▶ **PROBLEMI DA RISOLVERE**:
**A)** Riporta senza modifiche il passo del testo sull'arte e la percezione che si apre con le parole contenenti "Credo che, a" e si chiude con "strumenti di conoscenza.".
**B)** Elenca i fattori personali in base ai quali, secondo il testo sull'arte e la percezione, chi guarda l'opera percepisce, legge e interpreta la realtà evocata.

▶ **TESTO DI RIFERIMENTO**:
☆ ☆ ☆

Credo che, a questo punto, sia necessario sospendere momentaneamente il nostro discorso e far luce sulla complessità dei fenomeni presi in esame mettendoci in una prospettiva diversa, quella che prende in considerazione l'Arte e l'opera d'Arte come strumenti di conoscenza.
2) Vedere il mondo attraverso l'Arte
Analogamente a quanto accade nella percezione visiva della realtà materiale, « Nella rappresentazione visiva (operata da un artista)» dice Gombrich in Arte e illusione « i segni tengono luogo di oggetti del mondo visibile e questi non possono essere resi in sé. Ogni immagine, per sua stessa natura, resta un richiamo all'immaginazione visiva, ha bisogno d'essere integrata, d'essere compresa ».
Le acute e approfondite analisi del grande critico ci rivelano in quale misura sia importante l'intervento soggettivo nella percezione dell'opera d'Arte ... l'opera si fa, cioè, nel momento in cui alcuni segni non la descrivono -perché la realtà oggettiva in sé è irriproducibile- ma sollecitano nel destinatario del messaggio (colui che guarda l'opera) l'evocazione soggettiva di quella realtà, che viene da lui percepita, letta e interpretata in base alla propria sensibilità, esperienza ,cultura e storia personale.
L'ambiguità dell'immagine, che può essere letta e interpretata in modalità e con angolazioni e prospettive diverse, sottolinea e sottende l'ambiguità del reale e anche la sua "virtualità", tutta affidata alla "immaginazione attiva" degli occhi e della mente, che vedono perché ricordano e riconoscono -ovvero conoscono in maniera diversa, ciò che hanno già conosciuto, attraverso memoria e concatenazione di percezioni ed esperienze personali e collettive.
Ciò non esclude che si possano costruire oggettivamente immagini che offrono, a chi guarda, una visione illusoria della realtà - che cambia con il cambiare del punto di osservazione- e appare assurda perché non coincide con le sue aspettative (orientamenti culturali o stati emotivi). Esemplari, in questo senso, alcune opere di M. C. Escher, come la xilografia dal titolo Autre monde del 1947 (qui riprodotta nella rielaborazione grafica di Serena Colonna), in cui si compongono, armoniosamente e in modo credibile, tre diverse visioni prospettiche: a sinistra e al centro, dominante, la prospettiva orizzontale, in alto a destra la prospettiva dall'alto in basso, in basso a sinistra la prospettiva dal basso in alto (fig.1)

☆ ☆ ☆

▶ **DATI GREZZI**:
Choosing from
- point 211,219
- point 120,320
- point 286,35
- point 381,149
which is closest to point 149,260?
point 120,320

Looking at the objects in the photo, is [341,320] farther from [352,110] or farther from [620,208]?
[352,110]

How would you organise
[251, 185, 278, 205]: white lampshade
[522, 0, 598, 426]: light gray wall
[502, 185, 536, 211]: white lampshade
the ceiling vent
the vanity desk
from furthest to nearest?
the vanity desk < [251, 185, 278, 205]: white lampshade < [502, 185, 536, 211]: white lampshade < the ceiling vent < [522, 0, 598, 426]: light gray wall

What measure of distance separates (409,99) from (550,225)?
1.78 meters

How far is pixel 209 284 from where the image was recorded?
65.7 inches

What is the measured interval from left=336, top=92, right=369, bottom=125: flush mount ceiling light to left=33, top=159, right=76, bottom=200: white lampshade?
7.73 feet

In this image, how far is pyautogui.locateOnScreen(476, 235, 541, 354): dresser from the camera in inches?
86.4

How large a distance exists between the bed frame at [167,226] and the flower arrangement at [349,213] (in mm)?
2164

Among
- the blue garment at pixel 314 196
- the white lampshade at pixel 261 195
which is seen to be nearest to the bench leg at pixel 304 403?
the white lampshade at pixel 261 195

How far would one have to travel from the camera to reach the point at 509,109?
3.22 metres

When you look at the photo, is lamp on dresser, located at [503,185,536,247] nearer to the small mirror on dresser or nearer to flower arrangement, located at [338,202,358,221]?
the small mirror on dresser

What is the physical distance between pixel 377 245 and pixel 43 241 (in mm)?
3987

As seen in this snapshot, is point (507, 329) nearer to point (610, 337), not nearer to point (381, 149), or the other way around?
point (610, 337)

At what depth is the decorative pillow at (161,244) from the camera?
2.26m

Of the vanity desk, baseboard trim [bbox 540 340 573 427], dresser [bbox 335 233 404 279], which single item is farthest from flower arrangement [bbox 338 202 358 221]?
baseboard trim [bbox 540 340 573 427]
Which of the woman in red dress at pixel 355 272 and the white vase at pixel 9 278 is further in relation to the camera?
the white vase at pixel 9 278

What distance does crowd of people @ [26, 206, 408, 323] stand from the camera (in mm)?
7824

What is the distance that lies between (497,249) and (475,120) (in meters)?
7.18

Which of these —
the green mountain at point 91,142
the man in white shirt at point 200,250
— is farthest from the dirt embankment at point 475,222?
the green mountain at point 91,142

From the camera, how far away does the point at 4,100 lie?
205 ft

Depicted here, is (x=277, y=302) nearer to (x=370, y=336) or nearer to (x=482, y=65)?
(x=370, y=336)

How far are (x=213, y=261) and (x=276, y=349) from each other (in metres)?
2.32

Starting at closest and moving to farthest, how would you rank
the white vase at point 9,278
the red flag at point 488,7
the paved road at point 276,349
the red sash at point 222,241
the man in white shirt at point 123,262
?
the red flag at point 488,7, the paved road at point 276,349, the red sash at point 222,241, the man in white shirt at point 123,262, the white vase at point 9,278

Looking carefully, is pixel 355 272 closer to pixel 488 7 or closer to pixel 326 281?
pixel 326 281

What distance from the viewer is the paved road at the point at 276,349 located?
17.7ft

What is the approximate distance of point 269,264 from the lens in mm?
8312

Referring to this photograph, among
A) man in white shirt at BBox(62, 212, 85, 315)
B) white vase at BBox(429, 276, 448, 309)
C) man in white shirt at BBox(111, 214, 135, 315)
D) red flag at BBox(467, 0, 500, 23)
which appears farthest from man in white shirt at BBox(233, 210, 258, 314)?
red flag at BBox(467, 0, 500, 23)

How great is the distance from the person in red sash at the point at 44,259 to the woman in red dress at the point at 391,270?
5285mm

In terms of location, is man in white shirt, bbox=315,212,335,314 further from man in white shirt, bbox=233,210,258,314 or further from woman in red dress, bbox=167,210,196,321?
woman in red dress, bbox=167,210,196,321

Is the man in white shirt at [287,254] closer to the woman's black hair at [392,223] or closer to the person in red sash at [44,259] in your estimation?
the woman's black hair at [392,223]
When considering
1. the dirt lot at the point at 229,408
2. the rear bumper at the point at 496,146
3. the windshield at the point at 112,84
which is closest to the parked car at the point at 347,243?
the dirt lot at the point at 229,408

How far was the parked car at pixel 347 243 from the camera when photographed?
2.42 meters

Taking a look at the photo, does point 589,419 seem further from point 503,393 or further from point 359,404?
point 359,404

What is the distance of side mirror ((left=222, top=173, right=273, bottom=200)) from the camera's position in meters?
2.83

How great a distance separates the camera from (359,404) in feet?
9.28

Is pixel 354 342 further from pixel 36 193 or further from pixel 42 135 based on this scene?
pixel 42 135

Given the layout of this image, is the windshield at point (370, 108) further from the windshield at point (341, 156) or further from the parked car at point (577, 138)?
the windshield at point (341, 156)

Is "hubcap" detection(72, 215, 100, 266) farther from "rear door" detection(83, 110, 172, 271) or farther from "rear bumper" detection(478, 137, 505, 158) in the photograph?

☆ ☆ ☆

▶ **SOLUZIONI SVOLTE**:
**A)**
Credo che, a questo punto, sia necessario sospendere momentaneamente il nostro discorso e far luce sulla complessità dei fenomeni presi in esame mettendoci in una prospettiva diversa, quella che prende in considerazione l'Arte e l'opera d'Arte come strumenti di conoscenza.

**B)**
- sensibilità
- esperienza
- cultura
- storia personale